Mike and Zelo Street have both put up excellent articles tearing apart the Tories in England for their massive class bias and signal incompetence over the ‘A’ level exam results. Yeah, Boris and his cabinet of grotesquely overprivileged ex-public school boys and girls are now doing a screeching U-turn, but this in response to the massive public outcry and dissatisfaction from their own benches. The public is getting the message that the Tories hate everyone below the centre middle classes. The Tories really  believe that the best opportunities and places right across society from industrial management, the arts, education and science, housing, healthcare, leisure and just about anything else they can get their hands on should go to the wealthy children of the upper and upper middle classes. The people, who have received exorbitantly expensive private educations at the elite schools. The same people, who, non-coincidentally, supply a good few of the Blairite MPs in the Labour Party and the Blairites and Liberals, who attacked Corbyn’s Labour Party in what passes for the left-wing press, most notably the Groan, Absurder, and the I. The lower orders – the working and lower middle classes – are there to work in the manual trades and in the lower grade office work. But despite all the loud Tory braying about creating a classless England, a meritocracy where anyone can rise from the humblest origins through talent and hard work, the reality is that the Tories are staunchly behind the traditional British class system.

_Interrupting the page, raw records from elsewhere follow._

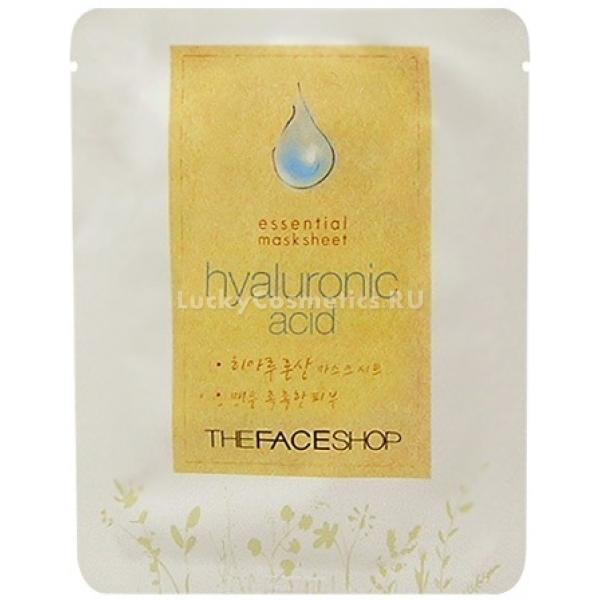 The Face Shop Essential Hyaluronic Acid Mask SheetГиалуроновая маска от азиатского косметического бренда разработана для омоложения и увлажнения уставшей кожи лица. Из-за постоянных стрессов, естественного старения, ультрафиолета и других факторов клетки кожи постоянно теряют целебную влагу. Дефицит жидкости становится причиной вялости и морщин.<br><br>Тканевая маска для лица с увлажняющим концентратом в своем интенсивном питательном составе содержит гиалуроновую кислоту. Вещество позволяет удерживать в клетках влагу, повышает эластичность дермального покрова. Молекулы гиалуроновой кислоты, являясь незаменимым структурным элементом эпидермиса, связывают воду и сохраняют ее в клетках, препятствуют разрушению натурального коллагена.<br><br>Использование маски подарит коже упругость, гладкость, эластичность и привлекательность. Средство также обогащено следующими компонентами:<br>аденозином;<br>трегалозой;<br>экстрактом папайи;<br>вытяжкой лимонника;<br>эфирным маслом мандарина;<br>экстрактом мелисы.<br><br>Эти ценные ингредиенты повышают клеточный иммунитет кожи, борются с преждевременным старением, выравнивают цвет лица и немного отбеливают его. Маска на тканной основе подтягивает контур лица и выравнивает микрорельеф дермы. Использовать ее не только легко, но и невероятно приятно.Объём: 22 млСпособ применения:Наложить маску-салфетку на чистую кожу лица. Оставить на 15 минут. Снять ткань, а остаткам эмульсии дать впитаться.<br>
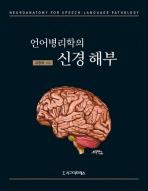 언어병리학의 신경 해부(양장본 HardCover)
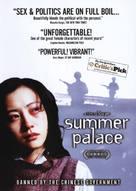 Yihe yuan - Movie Cover (xs thumbnail)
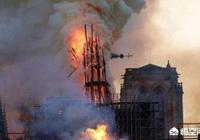 巴黎聖母院大火,耶穌是個虛擬的人物,為什麼還會有真實的文物荊棘冠?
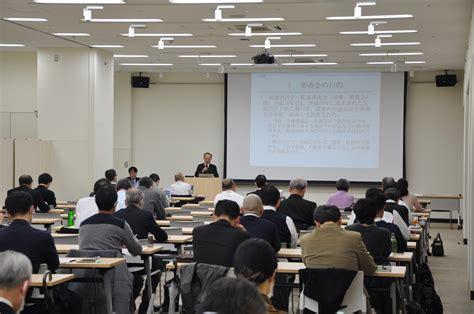 日本 内部 監査 協会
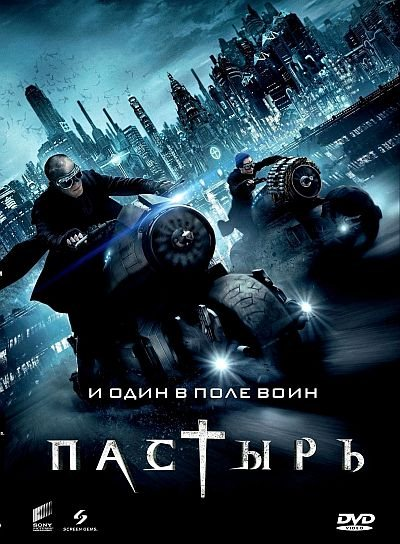 смотреть фильм пастырь смотреть онлайн:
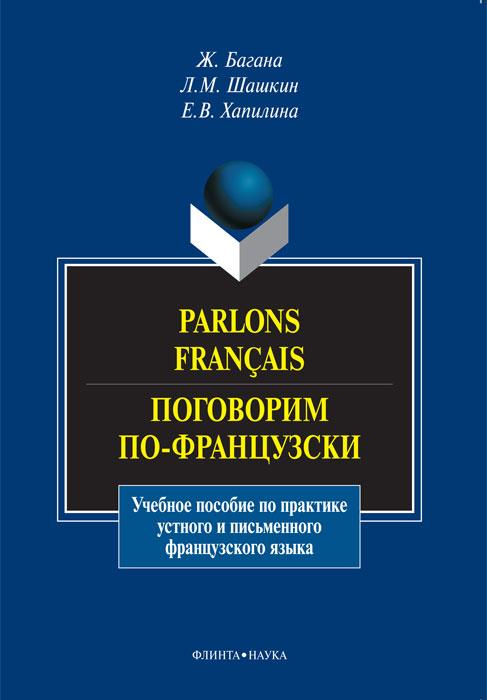 Parlons francais / Поговорим по-французски ( 978-5-9765-1020-3, 978-5-02-037333-4 )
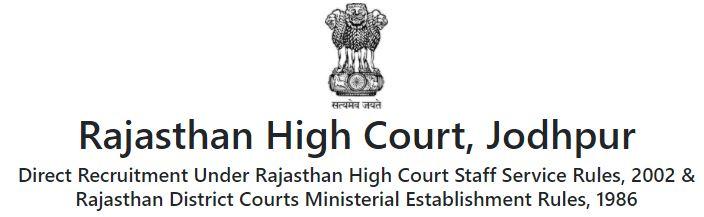 Rajasthan High Court JJA Clerk Recruitment 2020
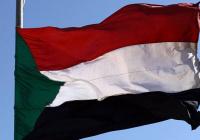Судан перевел в США $335 млн для жертв террористических атак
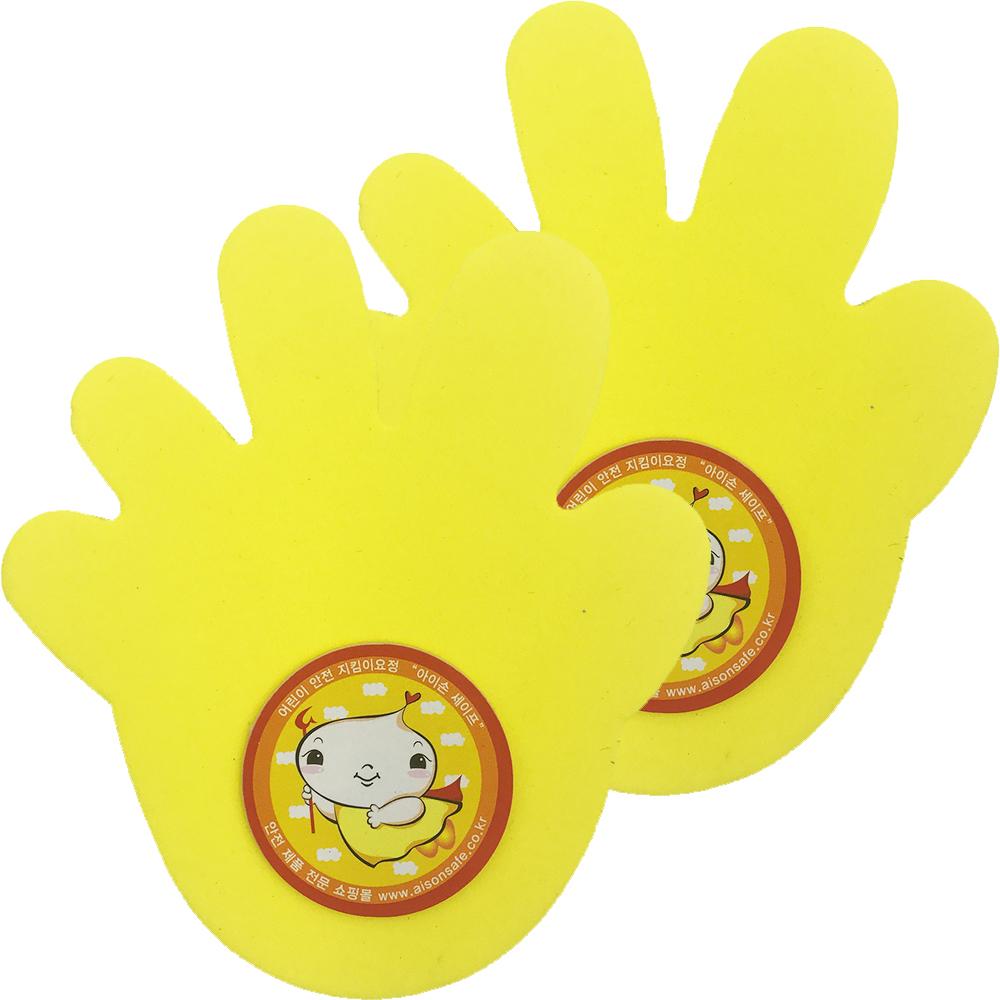 아이손세이프 손바닥 캐릭터형 문닫힘 방지 쿠션 핸드프로텍터, 노랑, 2개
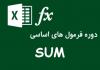 فرمول-های-اساسی-اکسل-sum-1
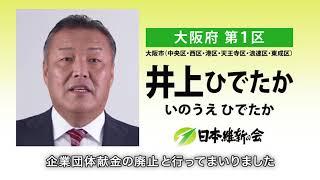 大阪1区・井上英孝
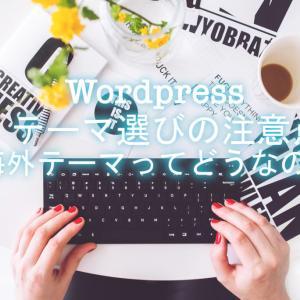 WordPressブログテーマの選び方!日本人が作ったものをおすすめする理由!海外Theme Forest注意点
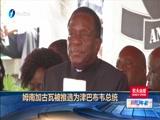 [海峡午报]姆南加古瓦被推选为津巴布韦总统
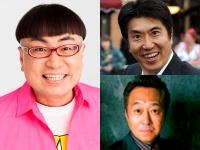 左:イジリー岡田(ホリプロオフィシャルサイトより)、右上:石橋貴明、右下:三村マサカズ(ホリプロオフィシャルサイトより)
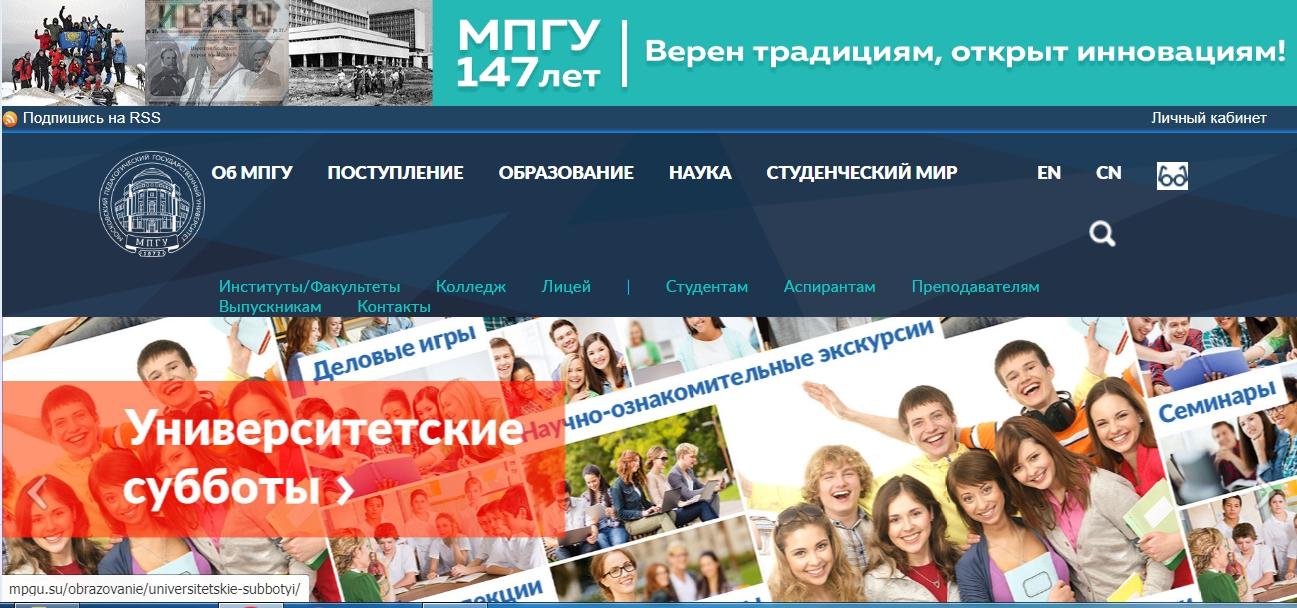 Сайт МПГУ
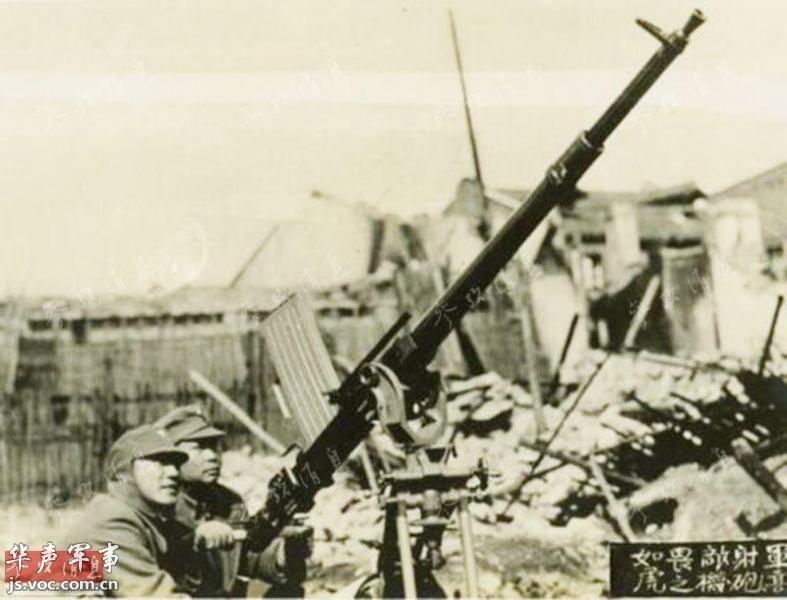 中国抗日战场旧照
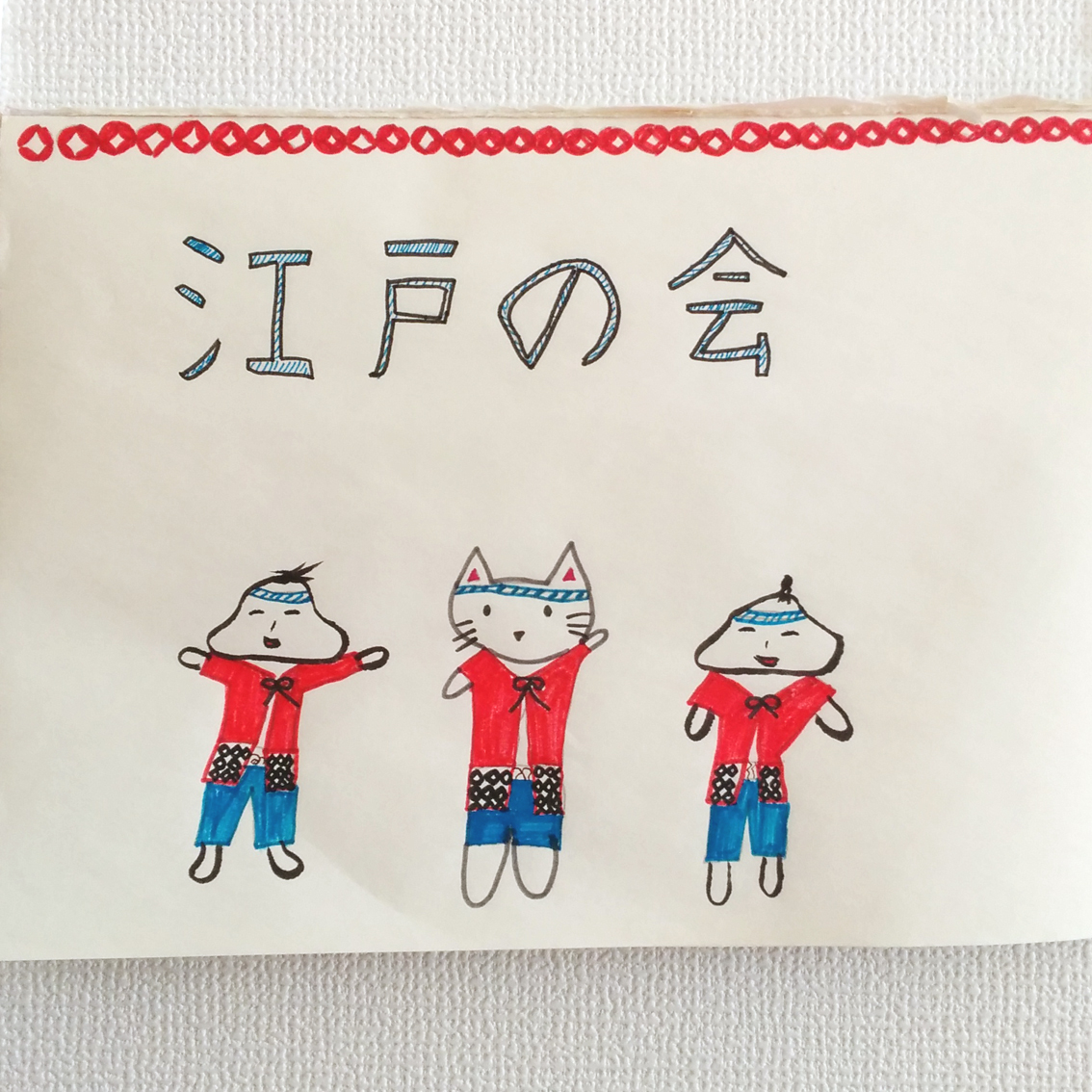 f:id:haruya-oyako:20210824151411j:plain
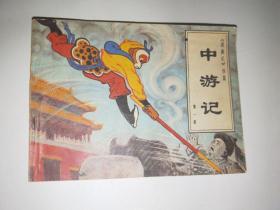 中游记(西游记续篇)第一册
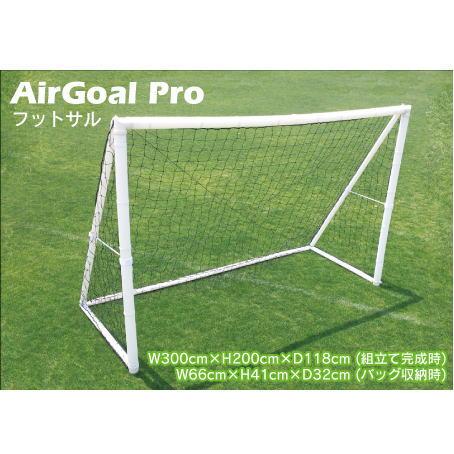 Unionbiz ユニオンビズ AirGoal Pro エアゴール プロ フットサル・サッカーゴール AN-F9865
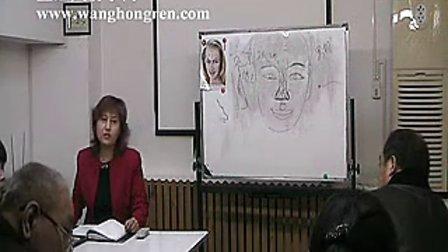 46.王红人面相函授班6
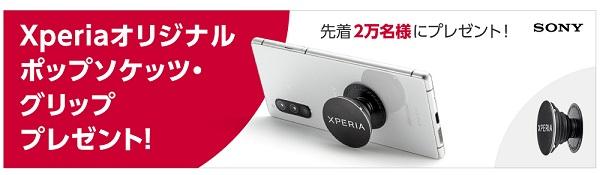 Xperia 5購入特典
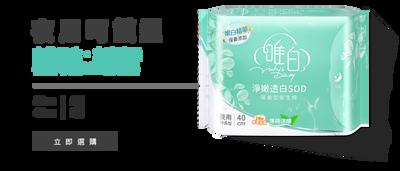 衛生棉,草本抑菌,草本涼感,私密保養,私密美白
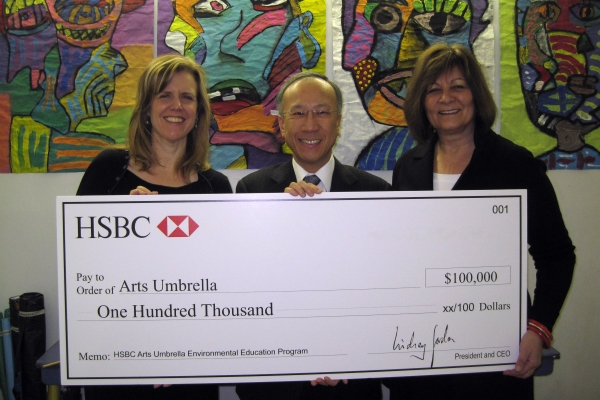 Supporting Arts Umbrella: HSBC Bank Canada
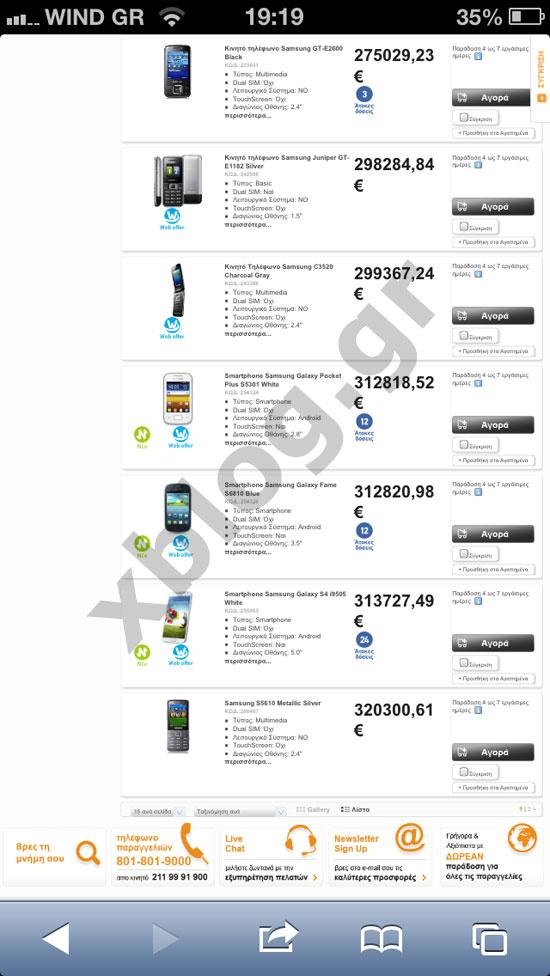 Samsung Galaxy Smartphones με 300 χιλιάδες ευρώ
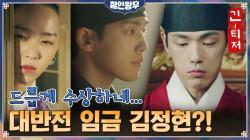 [낮이밤저 긴-티저] 김정현의 대반전?! 낮에는 멍-한 임금이 밤에는...!!
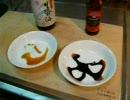 【ニコニコ動画】【料理祭出品作】オバさんの黒炒飯を解析してみた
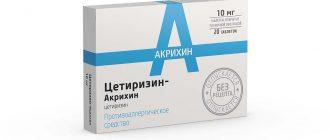 медикамент помогает купировать аллергические реакции
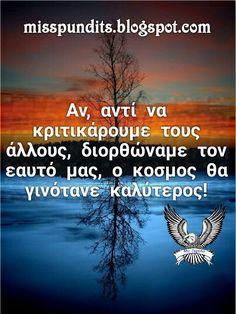 #μις_ξερόλα ,#σοφαλογια ,  #στιχακια , #στιχακιαμενοημα , #στιχάκια, , #σκέψεις , #ελληνικαστιχακια , #ελληνικα , #instagram , #quotes , #quote , #apofthegmata , #stixoi , #stixakia , #skepseis ,  #ελλας, #greekquotess , #greekpost ,  #ellinika , #ellinikaquotes, #quotes_greek, #logia, #greekquotes , #quotesgreek , #greece, #hellas, #lifequotes , #quotesgram, #follow, #greeks Greek Quotes, Picture Quotes, Letters, Thoughts, Pictures, Photos, Letter, Lettering, Grimm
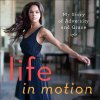 "Photo -  Trailblazing ballet dancer Misty Copeland released her memoir ""Life in Motion: An Unlikely Ballerina"" in March. Photo provided"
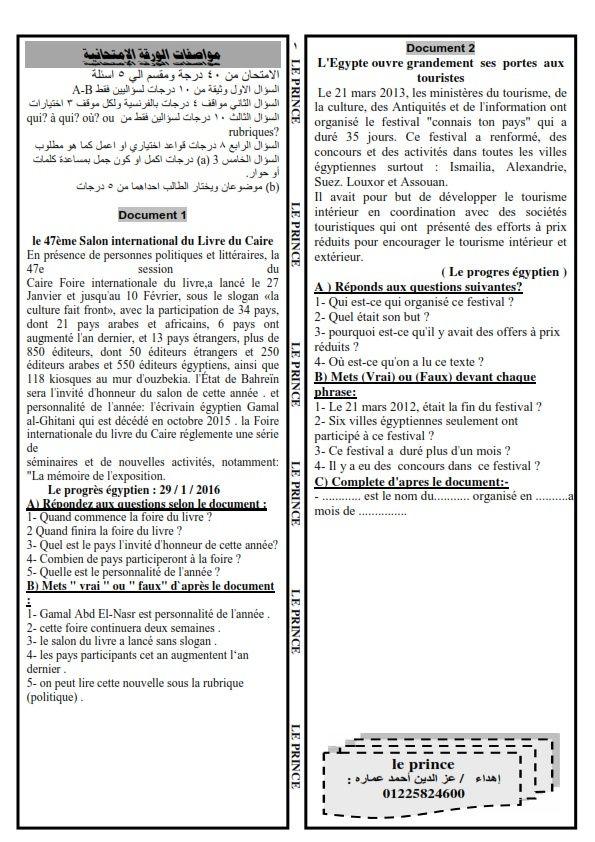 ماذا تقرأ ليلة إمتحان اللغة الفرنسية للثانوية العامة ... مراجعة ممتازة O_oao_10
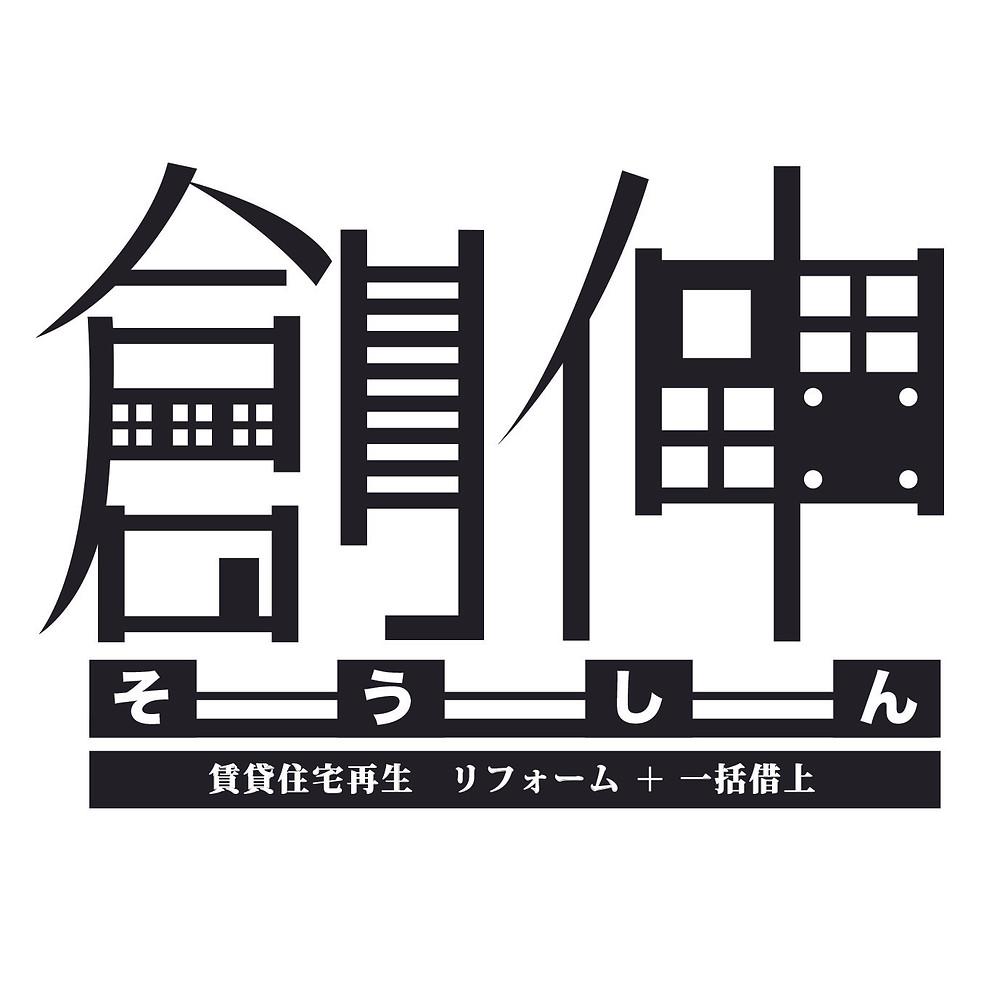 創伸漢字ロゴ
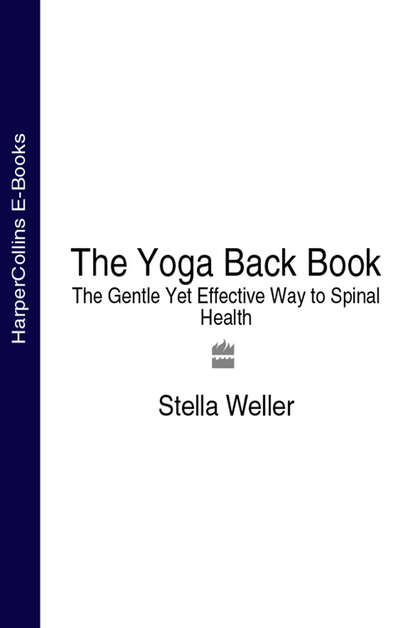 Обложка «The Yoga Back Book: The Gentle Yet Effective Way to Spinal Health»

Owen Jones has a very revealing anecdote about how naked this class hatred is behind closed doors. In his book Chavs: the Demonisation of the Working Class, he describes how an unnamed Tory MP, speaking at a university Tory gathering behind closed doors, told his audience, ‘This is class war. And we started it.’ And in the 1990s Private Eye supplied further evidence in their literary reviews. One of these was in Danny Danziger’s Eton Voices, which consisted of a set of interviews with old Etonians. The anonymous reviewer was not impressed, describing just how smug, complacent and self-satisfied they were. One of the interviewees was an Anglican bishop, who confessed to only having respect for other old Etonians. He said that if he found out someone didn’t go to the old school, he felt that it somehow counted against them in some obscure fashion. The Eye’s reviewer wasn’t remotely surprised, and made it clear that they thought that attitude really counted against old Etonians and their school. I don’t think the bias is necessarily conscious either. It’s just there in their whole upbringing, which they imbibe with their mothers’ milk and the very air they breathe.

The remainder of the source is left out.